The tasks ▸
• 1. Read the text on the Taba talks and decide whether each statement agrees with it. Answer yes or no for each, and quote the words of the text that settle it.
(a) The Israeli delegation was headed by the prime minister, Ehud Barak.
(b) The talks could last up to ten days.
(c) The new terms went further than what had been offered at Camp David.
• 2. Answer these questions from the text on the Taba talks.
(a) In which Egyptian resort were the talks held?
(b) Who headed the Palestinian delegation?
(c) What dates are given for the Taba talks?
— Start Article —
Arafat 'walked out of Taba'? You sure about that?

'Monday, 22 January, 2001, 11:47 GMT
Middle East talks go on


Intensive peace talks between Israel and the Palestinians have resumed in the Egyptian resort of Taba, although expectations of a breakthrough are low.

Delegations headed by the Israeli foreign minister, Shlomo Ben-Ami, and the speaker of the Palestinian parliament, Ahmed Qureia, met late into the night.

The talks could last as long as ten days in an effort to reach a deal before elections in Israel next month.

The office of the Israeli prime minister, Ehud Barak, said the negotiators would form two committees -- one to discuss future borders, Jerusalem, and security issues, and the other the question of Palestinian refugees.


http://news.bbc.co.uk/1/hi/world/middle_east/1129480.stm

_______________________


'snip

THE TABA TALKS January 21-27, 2001

In a desperate attempt to salvage the peace effort before Israel's election (hard-liner Ariel Sharon was forecast to defeat Barak) negotiators met in the Egyptian resort of Taba, focusing on new parameters for an agreement which had been developed by Clinton the previous month. The new terms went further than what Israel and the U.S. had offered at Camp David.
— End Article —
— Start Stored records —
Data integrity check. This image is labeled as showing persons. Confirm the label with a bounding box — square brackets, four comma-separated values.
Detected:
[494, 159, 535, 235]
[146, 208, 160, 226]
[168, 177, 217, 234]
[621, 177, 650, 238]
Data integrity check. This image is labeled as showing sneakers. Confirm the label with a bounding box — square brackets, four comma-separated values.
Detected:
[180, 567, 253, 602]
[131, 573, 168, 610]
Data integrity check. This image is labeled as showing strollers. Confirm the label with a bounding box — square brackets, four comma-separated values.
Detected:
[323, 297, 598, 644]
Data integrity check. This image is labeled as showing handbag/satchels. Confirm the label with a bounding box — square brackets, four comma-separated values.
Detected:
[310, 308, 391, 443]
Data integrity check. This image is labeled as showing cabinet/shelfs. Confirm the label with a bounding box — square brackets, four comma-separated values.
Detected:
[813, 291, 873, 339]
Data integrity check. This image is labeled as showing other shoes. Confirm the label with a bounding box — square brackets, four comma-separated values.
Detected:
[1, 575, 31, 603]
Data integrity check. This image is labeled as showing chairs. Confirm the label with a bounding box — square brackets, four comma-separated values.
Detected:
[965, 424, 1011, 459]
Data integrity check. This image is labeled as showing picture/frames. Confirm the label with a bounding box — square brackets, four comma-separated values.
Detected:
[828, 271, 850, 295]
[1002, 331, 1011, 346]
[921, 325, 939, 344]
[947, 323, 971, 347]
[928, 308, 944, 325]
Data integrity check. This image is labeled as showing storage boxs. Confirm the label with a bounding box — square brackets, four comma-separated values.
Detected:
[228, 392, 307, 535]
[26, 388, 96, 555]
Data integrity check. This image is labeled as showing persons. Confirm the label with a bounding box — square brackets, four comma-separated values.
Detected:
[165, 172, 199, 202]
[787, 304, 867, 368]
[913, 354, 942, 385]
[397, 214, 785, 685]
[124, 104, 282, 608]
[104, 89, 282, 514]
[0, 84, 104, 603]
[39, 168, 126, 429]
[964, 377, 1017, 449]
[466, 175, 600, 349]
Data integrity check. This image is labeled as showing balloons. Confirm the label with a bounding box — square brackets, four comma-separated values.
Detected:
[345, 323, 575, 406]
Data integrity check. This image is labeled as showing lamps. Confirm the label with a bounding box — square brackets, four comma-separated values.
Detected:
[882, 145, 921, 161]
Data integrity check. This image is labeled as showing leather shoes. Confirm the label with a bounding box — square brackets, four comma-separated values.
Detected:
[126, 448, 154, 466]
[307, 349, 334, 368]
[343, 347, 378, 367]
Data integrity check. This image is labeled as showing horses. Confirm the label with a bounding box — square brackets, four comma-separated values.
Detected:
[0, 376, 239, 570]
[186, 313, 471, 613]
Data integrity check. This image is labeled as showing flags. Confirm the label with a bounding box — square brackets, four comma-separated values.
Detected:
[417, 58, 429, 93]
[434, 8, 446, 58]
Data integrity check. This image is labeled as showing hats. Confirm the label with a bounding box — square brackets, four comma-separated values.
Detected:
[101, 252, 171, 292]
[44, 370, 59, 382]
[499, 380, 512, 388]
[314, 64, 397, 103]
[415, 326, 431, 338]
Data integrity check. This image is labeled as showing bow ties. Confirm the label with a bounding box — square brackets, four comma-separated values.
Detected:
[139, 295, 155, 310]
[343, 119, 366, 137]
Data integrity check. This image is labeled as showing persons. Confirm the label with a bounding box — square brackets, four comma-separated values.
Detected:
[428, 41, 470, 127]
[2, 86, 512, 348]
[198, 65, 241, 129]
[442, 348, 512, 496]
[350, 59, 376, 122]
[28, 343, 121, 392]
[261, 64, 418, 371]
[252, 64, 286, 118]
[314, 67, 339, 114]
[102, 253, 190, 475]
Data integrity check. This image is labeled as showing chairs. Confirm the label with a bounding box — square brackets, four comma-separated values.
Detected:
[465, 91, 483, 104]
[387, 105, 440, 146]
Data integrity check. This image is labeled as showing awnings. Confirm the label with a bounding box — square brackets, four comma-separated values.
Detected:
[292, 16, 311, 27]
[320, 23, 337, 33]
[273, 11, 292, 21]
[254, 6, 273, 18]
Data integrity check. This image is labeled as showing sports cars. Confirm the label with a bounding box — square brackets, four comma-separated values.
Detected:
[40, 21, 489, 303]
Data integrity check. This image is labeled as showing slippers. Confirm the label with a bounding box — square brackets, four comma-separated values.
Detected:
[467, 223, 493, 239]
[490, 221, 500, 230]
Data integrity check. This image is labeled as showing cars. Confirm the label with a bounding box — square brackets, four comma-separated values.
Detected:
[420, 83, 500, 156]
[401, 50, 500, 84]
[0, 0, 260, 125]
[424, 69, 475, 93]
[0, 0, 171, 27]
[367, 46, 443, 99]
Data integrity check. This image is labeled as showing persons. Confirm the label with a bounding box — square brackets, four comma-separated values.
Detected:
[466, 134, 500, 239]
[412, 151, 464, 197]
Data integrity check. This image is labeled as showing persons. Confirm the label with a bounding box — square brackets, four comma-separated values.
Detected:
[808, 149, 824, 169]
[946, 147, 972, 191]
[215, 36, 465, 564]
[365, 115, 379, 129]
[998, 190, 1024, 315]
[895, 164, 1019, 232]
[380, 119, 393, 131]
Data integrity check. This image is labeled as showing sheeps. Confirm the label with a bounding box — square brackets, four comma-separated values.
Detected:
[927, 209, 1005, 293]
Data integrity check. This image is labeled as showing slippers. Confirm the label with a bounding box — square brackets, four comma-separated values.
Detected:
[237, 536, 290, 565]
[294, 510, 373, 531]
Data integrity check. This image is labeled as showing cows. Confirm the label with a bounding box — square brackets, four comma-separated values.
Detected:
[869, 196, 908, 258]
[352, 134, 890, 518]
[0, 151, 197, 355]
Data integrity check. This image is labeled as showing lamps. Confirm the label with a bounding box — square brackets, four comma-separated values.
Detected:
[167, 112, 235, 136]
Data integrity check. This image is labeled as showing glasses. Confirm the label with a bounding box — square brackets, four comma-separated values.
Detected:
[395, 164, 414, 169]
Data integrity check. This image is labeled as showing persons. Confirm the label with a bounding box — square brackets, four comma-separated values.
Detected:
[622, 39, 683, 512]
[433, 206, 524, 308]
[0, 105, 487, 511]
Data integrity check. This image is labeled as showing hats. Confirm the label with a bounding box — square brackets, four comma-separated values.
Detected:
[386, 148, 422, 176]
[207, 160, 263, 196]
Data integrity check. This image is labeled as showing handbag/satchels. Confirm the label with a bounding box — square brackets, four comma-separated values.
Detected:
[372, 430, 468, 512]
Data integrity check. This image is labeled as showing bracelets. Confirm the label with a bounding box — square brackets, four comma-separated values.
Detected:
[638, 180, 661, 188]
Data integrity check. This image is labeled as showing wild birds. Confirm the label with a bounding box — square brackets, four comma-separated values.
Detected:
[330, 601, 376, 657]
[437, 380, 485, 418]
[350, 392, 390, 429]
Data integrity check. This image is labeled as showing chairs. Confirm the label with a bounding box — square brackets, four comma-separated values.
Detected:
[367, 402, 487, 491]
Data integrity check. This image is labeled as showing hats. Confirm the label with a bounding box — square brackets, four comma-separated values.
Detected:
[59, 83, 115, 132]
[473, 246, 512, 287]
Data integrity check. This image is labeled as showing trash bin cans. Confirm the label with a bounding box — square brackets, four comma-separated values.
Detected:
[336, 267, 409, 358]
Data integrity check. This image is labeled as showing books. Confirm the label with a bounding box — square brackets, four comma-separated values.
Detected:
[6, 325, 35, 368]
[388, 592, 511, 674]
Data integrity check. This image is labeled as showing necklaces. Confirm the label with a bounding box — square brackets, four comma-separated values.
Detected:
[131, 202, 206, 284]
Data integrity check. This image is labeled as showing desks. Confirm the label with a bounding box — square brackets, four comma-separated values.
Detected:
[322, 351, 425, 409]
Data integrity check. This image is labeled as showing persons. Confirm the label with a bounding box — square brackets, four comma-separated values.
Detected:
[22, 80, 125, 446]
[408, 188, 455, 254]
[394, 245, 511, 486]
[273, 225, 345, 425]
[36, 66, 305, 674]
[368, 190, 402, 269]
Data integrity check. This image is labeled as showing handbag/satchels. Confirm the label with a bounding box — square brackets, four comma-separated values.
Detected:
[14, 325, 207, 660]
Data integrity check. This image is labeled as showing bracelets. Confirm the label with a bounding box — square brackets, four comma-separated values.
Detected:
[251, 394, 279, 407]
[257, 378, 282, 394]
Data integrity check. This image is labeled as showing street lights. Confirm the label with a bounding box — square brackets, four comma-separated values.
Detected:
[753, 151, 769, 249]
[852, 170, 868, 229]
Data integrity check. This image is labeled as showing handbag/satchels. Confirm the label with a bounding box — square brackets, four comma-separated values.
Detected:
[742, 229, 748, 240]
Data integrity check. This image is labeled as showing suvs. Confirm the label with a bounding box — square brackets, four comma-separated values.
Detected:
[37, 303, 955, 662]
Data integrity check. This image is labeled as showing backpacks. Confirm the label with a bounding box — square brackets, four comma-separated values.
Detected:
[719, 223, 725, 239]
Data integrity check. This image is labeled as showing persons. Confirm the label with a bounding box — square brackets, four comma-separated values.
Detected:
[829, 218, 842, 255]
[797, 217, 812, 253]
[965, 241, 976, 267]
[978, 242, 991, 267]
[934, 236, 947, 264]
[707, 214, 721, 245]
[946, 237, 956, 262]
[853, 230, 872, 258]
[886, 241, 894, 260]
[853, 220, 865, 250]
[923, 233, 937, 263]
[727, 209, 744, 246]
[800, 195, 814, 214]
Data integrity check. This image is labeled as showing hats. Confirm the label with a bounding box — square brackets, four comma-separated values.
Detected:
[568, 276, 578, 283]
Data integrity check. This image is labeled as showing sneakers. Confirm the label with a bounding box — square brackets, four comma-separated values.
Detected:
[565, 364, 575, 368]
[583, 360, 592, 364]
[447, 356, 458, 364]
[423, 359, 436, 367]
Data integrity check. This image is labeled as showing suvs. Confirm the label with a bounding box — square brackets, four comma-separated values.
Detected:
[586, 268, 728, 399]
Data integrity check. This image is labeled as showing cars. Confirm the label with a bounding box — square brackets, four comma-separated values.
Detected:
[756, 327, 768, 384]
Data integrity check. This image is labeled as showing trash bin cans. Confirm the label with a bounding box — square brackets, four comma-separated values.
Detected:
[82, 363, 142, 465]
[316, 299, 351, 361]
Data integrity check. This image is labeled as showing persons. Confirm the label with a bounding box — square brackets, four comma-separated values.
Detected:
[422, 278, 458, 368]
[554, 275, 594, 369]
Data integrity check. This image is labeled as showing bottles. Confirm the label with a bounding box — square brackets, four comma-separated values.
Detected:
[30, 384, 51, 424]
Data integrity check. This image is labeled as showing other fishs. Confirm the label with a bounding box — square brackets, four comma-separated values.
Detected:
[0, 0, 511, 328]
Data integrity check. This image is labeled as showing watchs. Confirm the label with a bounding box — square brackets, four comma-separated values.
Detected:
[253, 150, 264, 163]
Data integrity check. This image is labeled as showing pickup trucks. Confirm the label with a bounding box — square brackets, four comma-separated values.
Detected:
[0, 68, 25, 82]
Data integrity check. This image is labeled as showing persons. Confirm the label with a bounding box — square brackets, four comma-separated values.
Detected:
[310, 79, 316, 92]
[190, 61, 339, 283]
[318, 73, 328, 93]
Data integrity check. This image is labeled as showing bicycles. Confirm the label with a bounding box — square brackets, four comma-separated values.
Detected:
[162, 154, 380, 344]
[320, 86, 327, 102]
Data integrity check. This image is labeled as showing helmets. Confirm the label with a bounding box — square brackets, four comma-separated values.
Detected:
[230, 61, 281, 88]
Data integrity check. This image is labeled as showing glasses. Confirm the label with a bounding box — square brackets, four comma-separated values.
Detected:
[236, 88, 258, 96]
— End Stored records —
Set of answers ▸
• 1.
(a) No: "Delegations headed by the Israeli foreign minister, Shlomo Ben-Ami"
(b) Yes: "The talks could last as long as ten days"
(c) Yes: "The new terms went further than what Israel and the U.S. had offered at Camp David."

• 2.
(a) Taba
(b) Ahmed Qureia, the speaker of the Palestinian parliament
(c) January 21-27, 2001